# ARTICLE:
════════════════

Test – Patatrap Quest
Quatre intrépides aventuriers se lancent à la découverte du donjon de la tour aux mille miroirs, un tortueux dédale de salles obscures dans lesquelles on trouve des trappes, des trésors, des mécanismes, des monstres… mais aussi un gros Boss bien énervé qui a décidé de squatter les lieux. Chacun d’entre eux a heureusement plusieurs points faibles qui permettront de les chasser. Encore faut-il trouver l’équipement nécessaire… et le sortir au bon moment !
Mémoire et astuce seront donc nécessaires pour partir affronter des monstres aussi coriaces que Smok le dragon, Sheloub l’araignée… ou Michel le Loup Garou !
Patatrap Quest est un jeu de Marie et Wilfried Fort, illustré par Michel Verdu et édité par Space Cow. Il est prévu pour 2 à 4 joueurs, à partir de 6 ans.
Mémoire et courage !

════════════════

# ÉNONCÉ:
Mettez à jour le passage du test de Patatrap Quest allant de « Patatrap Quest est » jusqu'à « partir de 6 ans. » inclus : réécrivez-le en remplaçant « 4 joueurs » par « 5 joueurs ».

# EXTRAITS DU CORPUS:
════════════════

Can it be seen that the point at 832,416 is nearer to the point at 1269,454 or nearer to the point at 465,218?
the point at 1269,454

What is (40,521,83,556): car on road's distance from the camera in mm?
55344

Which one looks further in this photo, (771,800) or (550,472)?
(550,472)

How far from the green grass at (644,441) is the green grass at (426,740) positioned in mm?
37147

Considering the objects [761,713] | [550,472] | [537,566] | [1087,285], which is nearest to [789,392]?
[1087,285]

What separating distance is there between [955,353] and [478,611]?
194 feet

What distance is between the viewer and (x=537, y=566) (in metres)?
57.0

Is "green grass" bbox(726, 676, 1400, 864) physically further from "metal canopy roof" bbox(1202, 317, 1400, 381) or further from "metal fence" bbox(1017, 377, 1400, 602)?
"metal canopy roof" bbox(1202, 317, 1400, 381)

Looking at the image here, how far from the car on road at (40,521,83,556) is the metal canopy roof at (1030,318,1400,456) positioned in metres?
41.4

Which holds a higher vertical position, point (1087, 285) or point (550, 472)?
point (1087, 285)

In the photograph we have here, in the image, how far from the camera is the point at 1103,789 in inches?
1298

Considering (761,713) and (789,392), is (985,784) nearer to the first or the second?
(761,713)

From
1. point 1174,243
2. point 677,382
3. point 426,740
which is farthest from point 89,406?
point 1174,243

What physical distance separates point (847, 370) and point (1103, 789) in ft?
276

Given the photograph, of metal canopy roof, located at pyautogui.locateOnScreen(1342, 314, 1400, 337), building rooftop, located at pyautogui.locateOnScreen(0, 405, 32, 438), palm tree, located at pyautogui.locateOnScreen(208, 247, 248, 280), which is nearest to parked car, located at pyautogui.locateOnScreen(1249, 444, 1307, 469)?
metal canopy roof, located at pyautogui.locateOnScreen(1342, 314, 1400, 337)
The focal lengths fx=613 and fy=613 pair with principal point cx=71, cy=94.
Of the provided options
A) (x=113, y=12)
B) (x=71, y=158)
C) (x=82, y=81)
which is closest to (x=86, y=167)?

════════════════

# RÉPONSE:
Patatrap Quest est un jeu de Marie et Wilfried Fort, illustré par Michel Verdu et édité par Space Cow. Il est prévu pour 2 à 5 joueurs, à partir de 6 ans.